Fielding, speed, and contact are Jose Ramirez’s calling cards. The presence of multiple tools, however, doesn’t necessarily translate to a positive outlook. Ramirez projects as a below-average hitter, the kind who hits for average and runs well yet lacks power. At second base, a team could do worse. Ramirez compensates for his below-average bat with solid fielding, which makes him a two-WARP player if he plays a full season. At a low-depth position, many teams do, in fact, do worse (looking at you, Yankees, Jays, and Orioles).
Devon Travis was old for High-A, but his .341 True Average undoubtedly stands out; moreover, the power complemented with favorable contact numbers charms PECOTA. The Astros, in a possible organization-wide initiative, own two prospects here in Torreyes and Kemp with solid BB:K ratios. The UPSIDE score for Rougned Odor is rather low given that PECOTA likes him very much—just not immediately, it seems, as he doesn’t project to break a league-average TAv until his age-26 season. Joe Wendle slugged .513 last year, but his comps aren’t so power-friendly and, unlike Betts’, PECOTA is confident about them.
More Good Prospects
A great list if you love quirky names. Next to Betts, Kolten Wong has PECOTA’s best long-term forecast. His 2015 projection (.257/.307/.380) barely beats this year’s second base average (.256/.321/.375), and PECOTA expects Wong to flutter around average/above-average like this for 10 years. Because he lacks an impact tool, his UPSIDE is hurt from his comps including many tweener types who fall on the “under” side of average. Wong doesn’t have any particular skills to utilize as fallbacks if he declines—PECOTA doesn’t know about his makeup—and he doesn’t have any skills that might “break out” either. That equates to a low-variance profile overall, which lacks upside, but reducing risk is never a bad thing. I haven’t mentioned that PECOTA projects him to save 9-10 runs each year at second base; combine that with his average offensive production, and you’ve got a stable three-win player.
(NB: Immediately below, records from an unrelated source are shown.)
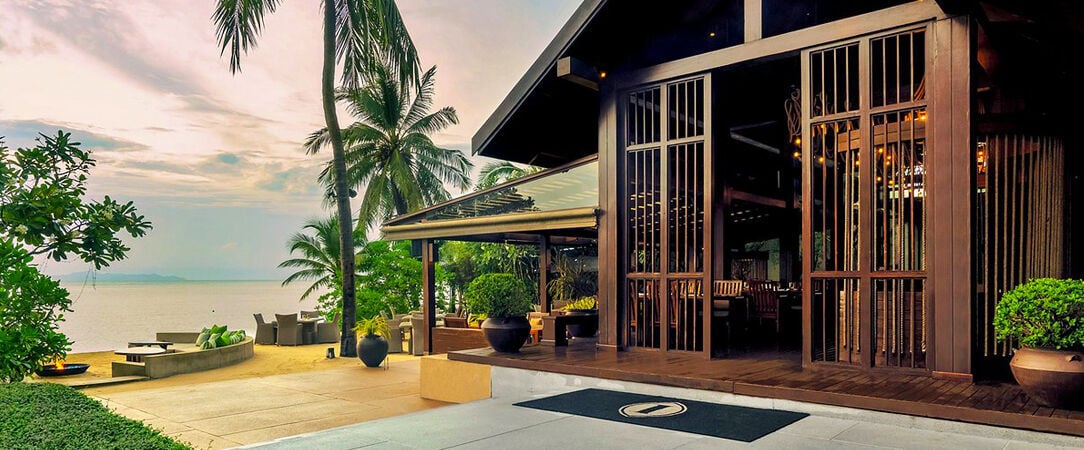 InterContinental Koh Samui Resort, an IHG Hotel ★★★★★ - Stunning stay on the golden shores of Koh Samui. - Koh Samui, Thailand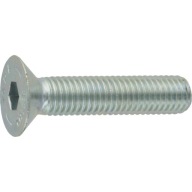 Šesťhranná skrutka M12x55 8,8 DIN 7991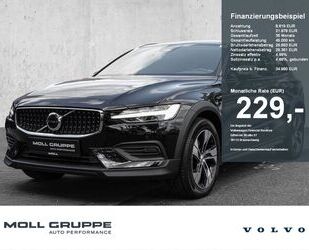 Volvo V60 Cross Country Gebrauchtwagen
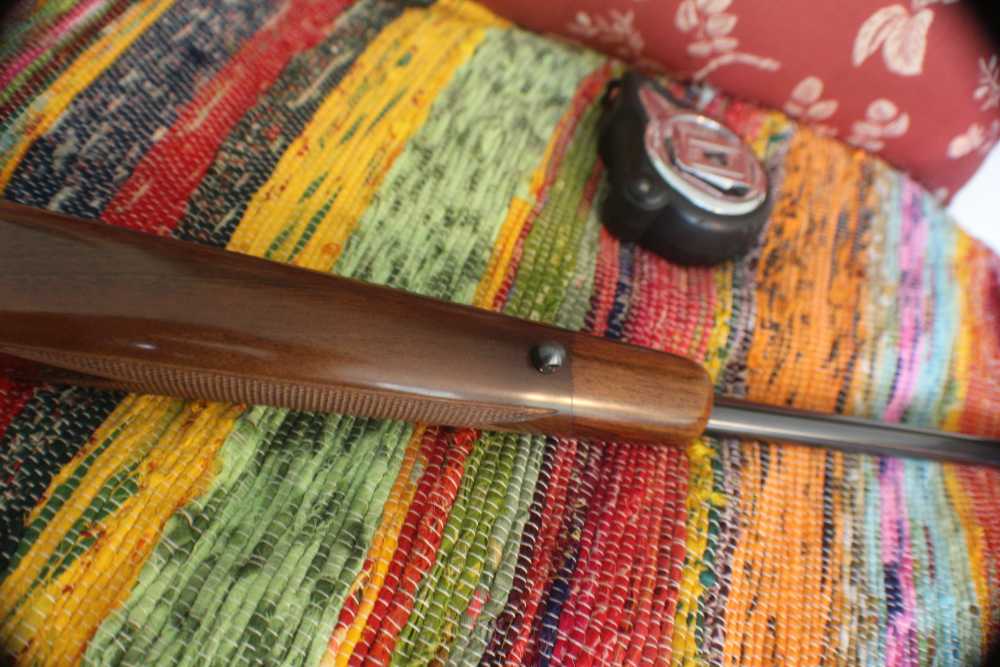 Browning A-Bolt Medallion 30-06 22" Bolt-Action Rifle Left Handed LH-img-6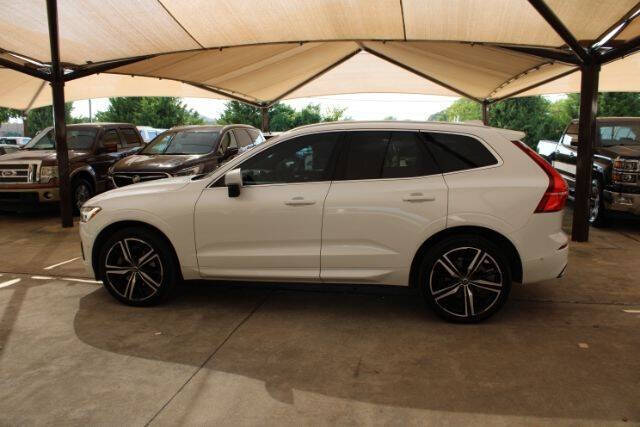 2019 Volvo XC60 T6 R-Design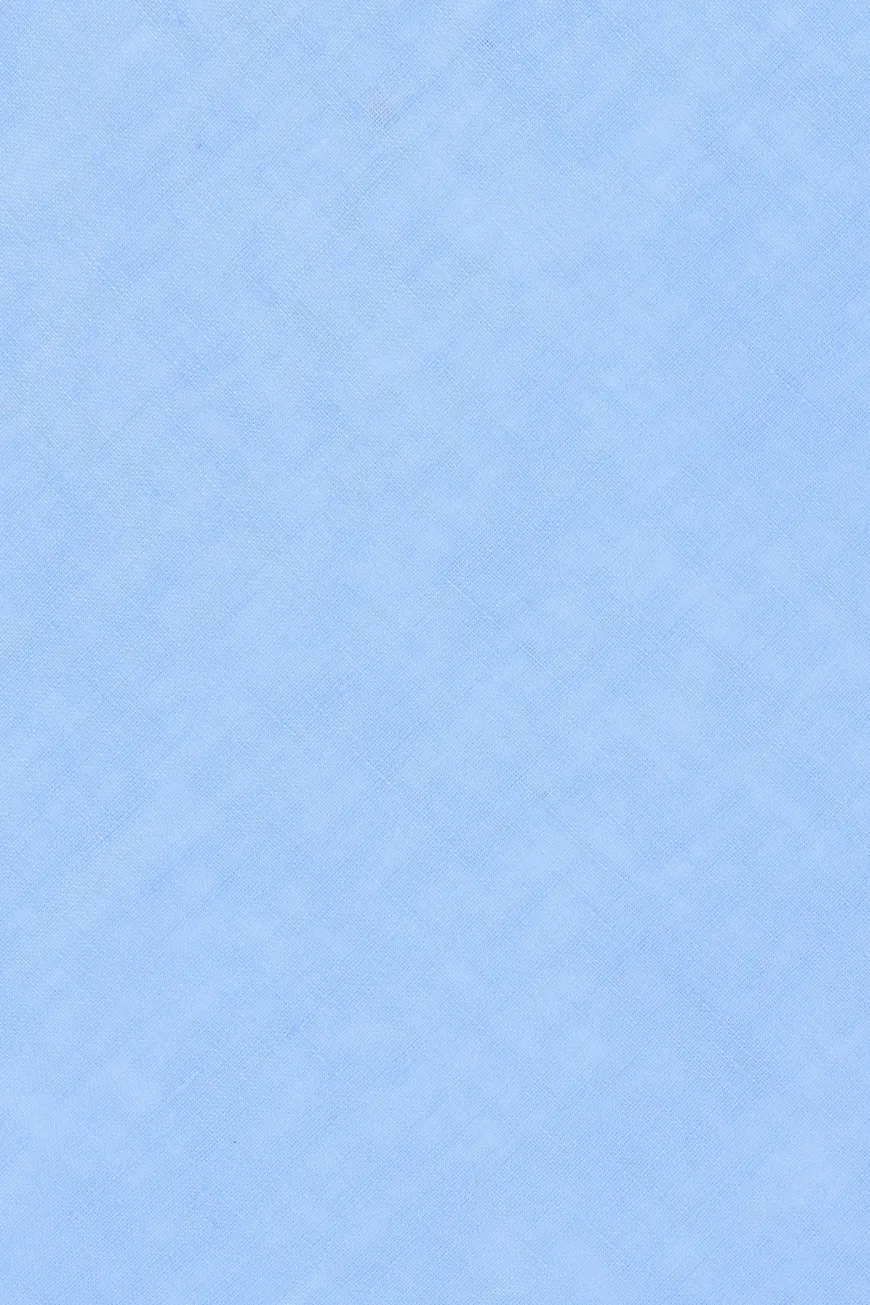 Antibes Top Mid Blue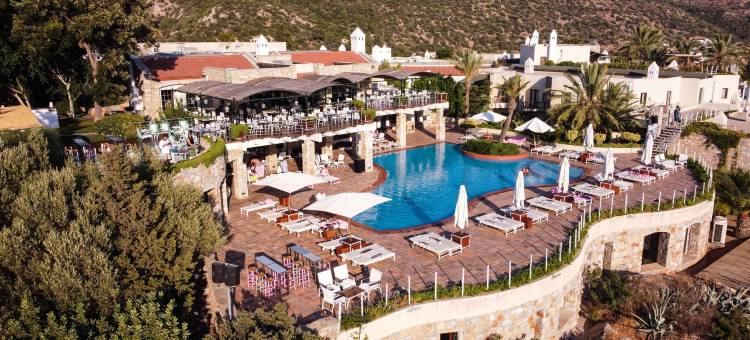 马尔马拉博德鲁姆 - 限成人入住(The Marmara Bodrum - Adult Only)图片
Robert Refsnyder has an emerging bat, but PECOTA doesn’t think he’s a good second baseman. Switch-hitting Breyvic Valera ascended past Low-A only this year, but he’s hit for contact wherever he’s been; with five defensive positions to his name and at just 21 years old, he could provide sneaky value for the Cardinals down the road. Joe Panik is another contact-heavy hitter who’s succeeded in Double-A; like those of many others on this list, his stats spell utility infielder.
Notable Average/Marginal Prospects
In general, UPSIDE is lower on prospects who display aggressive or swing-and-miss tendencies—patience and contact rate are two primary components of comparables—and this triplet suffers slightly as a result.
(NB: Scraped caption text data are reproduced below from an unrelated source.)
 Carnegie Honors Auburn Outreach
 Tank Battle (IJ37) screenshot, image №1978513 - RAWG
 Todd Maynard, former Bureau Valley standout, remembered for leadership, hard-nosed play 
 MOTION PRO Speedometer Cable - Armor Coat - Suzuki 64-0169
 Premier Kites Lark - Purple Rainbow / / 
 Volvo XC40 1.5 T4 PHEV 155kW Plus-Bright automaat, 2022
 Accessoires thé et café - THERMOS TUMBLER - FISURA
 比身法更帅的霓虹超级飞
Top 25-and-under second basemen
Altuve, like Betts, doesn’t compare well historically. Even though we’ve seen over 1,500 of his plate appearances, he went from a four-win player to below replacement level last year. PECOTA opts for the middle and calls him above-average in the short term, and he’s rebounded thus far, improving his contact rates.
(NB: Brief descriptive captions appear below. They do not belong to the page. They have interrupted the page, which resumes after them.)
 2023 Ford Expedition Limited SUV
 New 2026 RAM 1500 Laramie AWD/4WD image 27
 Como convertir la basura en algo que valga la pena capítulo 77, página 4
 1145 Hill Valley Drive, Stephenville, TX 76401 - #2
PECOTA ignored Scooter Gennett’s .308 first-year TAv quite readily. It’s a reminder that taking walks remains an important skill; very, very few hitters can walk at a four percent rate and compensate just by hitting for average (Altuve couldn’t manage it in 2013). Even though Gennett has shown an aptitude for it, last year’s .324 batting average was largely “empty,” and also higher than his minor-league performances. As a result, he came out with an UPSIDE of 9.2, and PECOTA forecasts his batting average to fall further.